My voice goes in. My words come out. Nobody else is in the room.
Once I had that working, I got greedy. In a good way.
The Question That Started All This
I wonder if I can keep all my data and IP completely private, but still get more horsepower than my M1 can give me.
That’s it. That’s the whole origin story.
My laptop is capable. But it has limits. Bigger models, faster inference, running multiple things simultaneously — there’s a ceiling. And I didn’t want to blow through that ceiling by handing my work over to an API that logs everything, trains on everything, and wraps it all in a terms-of-service that no human actually reads.
So I went looking for a middle path.
The Setup (Plain English Version)
What I built is a hybrid. Two ends of a private, encrypted connection:
My laptop runs the AI interface, the part I interact with, where my data lives and where my actual work happens.
An AWS cloud server (EC2) runs the models, the heavy compute, the inference engine, and the muscle. It knows nothing about me. It just does math.
Between them: an encrypted SSH tunnel. Think of it as a private hallway between two rooms. What moves through it is encoded. Nobody’s listening at the door.
The models I’m running, Llama 3, Mistral, and Phi 3, are open source. They don’t phone home. They don’t have a product team reading your outputs. They’re just models, doing model things, on hardware I’m renting by the hour.
What “Private” Actually Took to Build
I’m not going to pretend it was smooth. It wasn’t.
Getting SSH to behave took longer than it should have. Wrong key permissions. Wrong username. Security settings that silently blocked everything while looking completely fine. At one point, broken quotes in the terminal left me staring at a > prompt, waiting for something to happen that was never going to happen.
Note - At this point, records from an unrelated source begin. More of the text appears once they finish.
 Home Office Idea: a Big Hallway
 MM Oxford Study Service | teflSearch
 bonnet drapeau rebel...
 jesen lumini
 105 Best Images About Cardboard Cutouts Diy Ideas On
Disk space nearly killed it before it started. The default server came with 8GB of storage. Llama 3 alone is 4.6 GB. Mistral is another 4.3 GB. The math doesn’t work.
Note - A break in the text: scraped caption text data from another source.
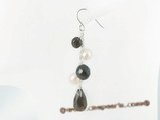 spe255 sterling silver smoking quartze and potato pearl Pierced dangle earrings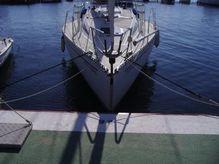 1993 Elan 331 Sport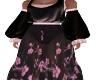 WandaLee Dress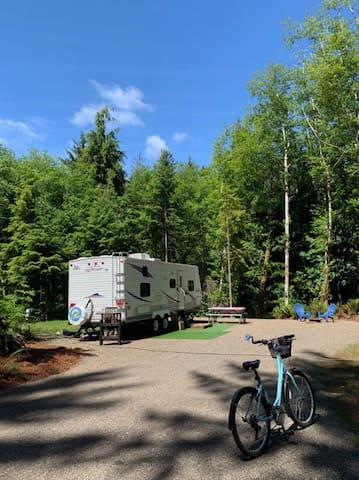Little Fern- Camping Trailer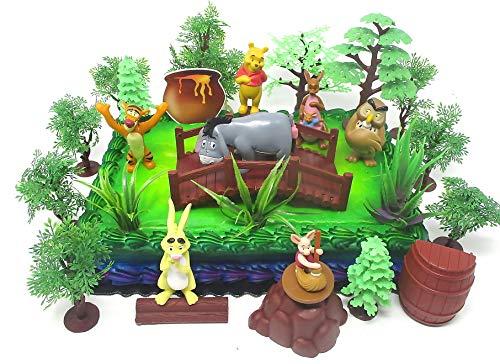 Winnie Puuh Deluxe Kuchendekorations-Set mit Bär und Freunden Figuren und dekorativen Themenaccessoires (Pooh Stein)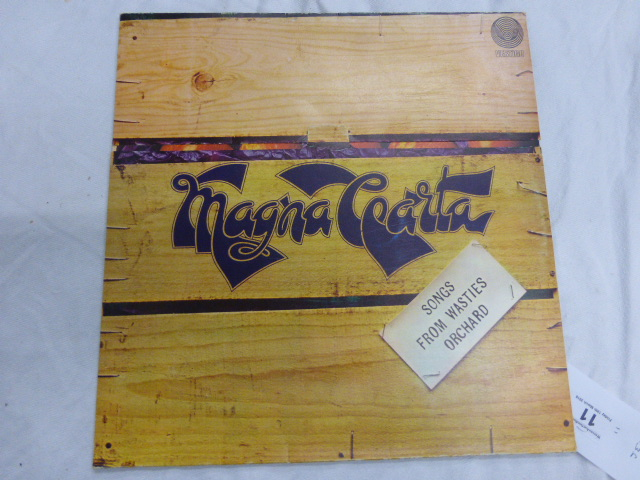 Lot 11 - Vinyl - Magna Carta Songs from Wasties Orchard lp (Vertigo 6360 040) with fold sleeve large swirl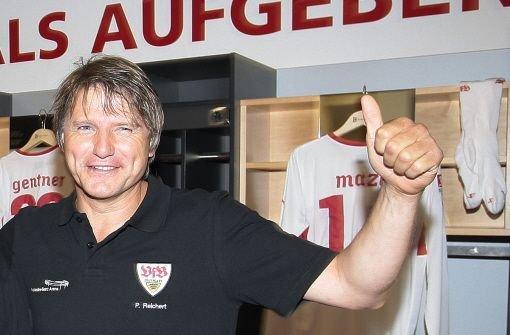 Ex-VfB-Torjäger Reichert tippt am besten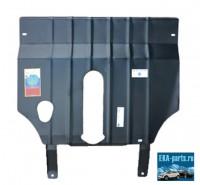Защита картера двигателя и кпп Chery Bonus A 13  2011 - (Материал: Сталь, Толщина: 2мм, Кузов: все, Двигатель: все, Коробка: все, Вес: 8,8 кг, (A13) седан, Very - хетчбек) с  ребрами жесткости с шагом 100 мм по всей площади. - Интернет магазин запчастей Volvo и Land Rover,  продажа запасных частей DISCOVERY, DEFENDER, RANGE ROVER, RANGE ROVER SPORT, FREELANDER, VOLVO XC90, VOLVO S60, VOLVO XC70, Volvo S40 в Екатеринбурге.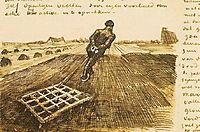 Man pulling a harrow, 1883, vangogh
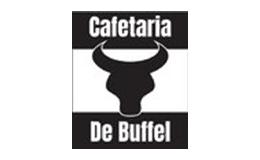 Steun Cafetaria de Buffel in Amersfoort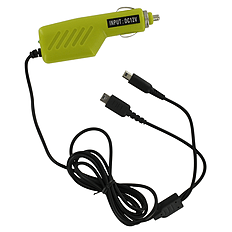 ZedLabz 12v car charger adaper for Nintendo DS Lite, DSi, 2DS & 3DS - Green 3DS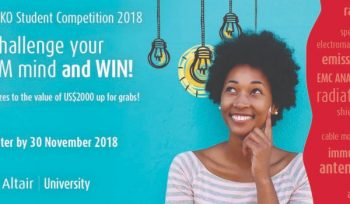 FEKO Student Competition 2018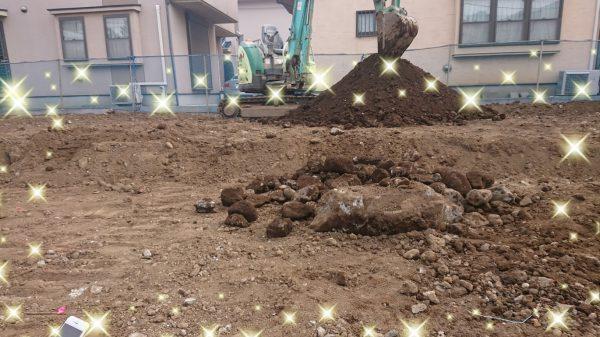 練馬区田柄の解体工事を行いました。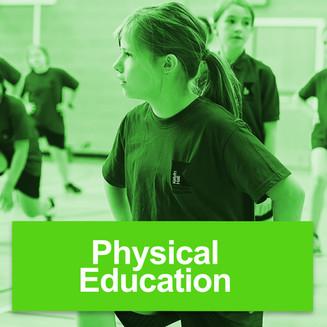 Physical Education.jpg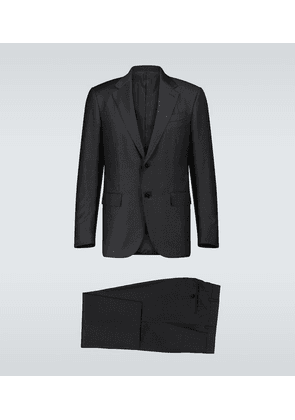 Milano Easy slim-fit checked suit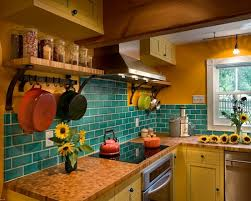 unique kitchen decor ideas kitchen decor unique decorate kitchen what color paint cabinets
The fix, expanding the storage volume, is trivial once you know to do it. Before you know, it just looks like everything is broken for no reason.
Docker had opinions. There are two versions of a key command, the old way and the new way, and using the wrong one produces errors that sound catastrophic but are actually just a version mismatch. Ten minutes of confusion, thirty seconds to fix.
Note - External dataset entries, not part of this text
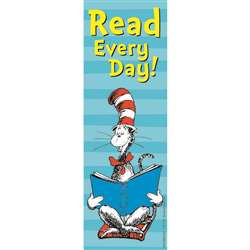 Cat In The Hat Read Every Day. Bookmarks By Eureka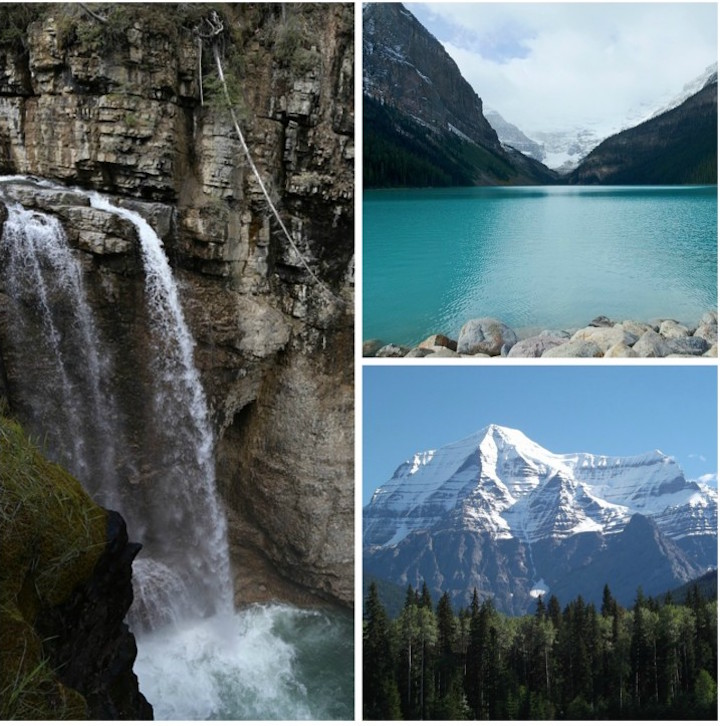 Banff (L), Lake Louise (UR), Mt. Robson (LR)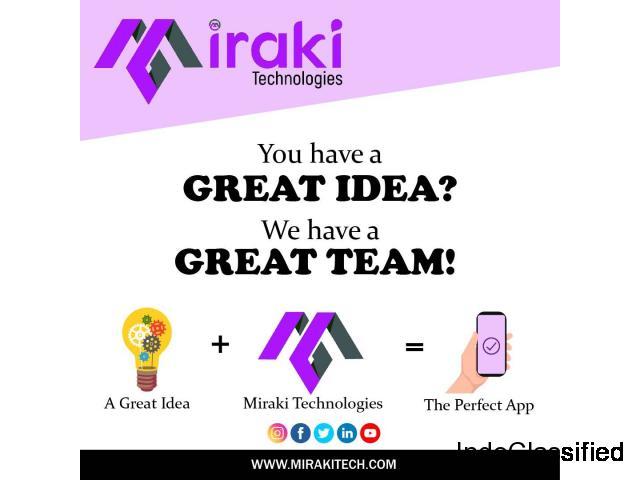 App development company in hyderabad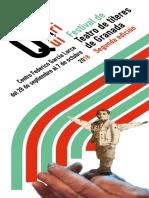 Programa-48p-100x210-Quiquiriqui2Ed.pdf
Container networking had one specific gotcha that took the longest to crack: the model server was running internally but not accessible externally, even from my own tunnel. One configuration line fixed it. Finding that line took a while.
This is the nature of building private infrastructure. The friction is real. It’s front-loaded. And it’s absolutely worth it.
The Moment It Clicked
When the tunnel finally connected, when Agent Zero on my laptop reached through that encrypted hallway and pulled a response from a model running on a cloud server I controlled, using data that never left my possession, I knew we had achieved something significant.
It felt like something.
Not magic. More like correct.
Like the tool was finally working for me, completely, with no asterisks.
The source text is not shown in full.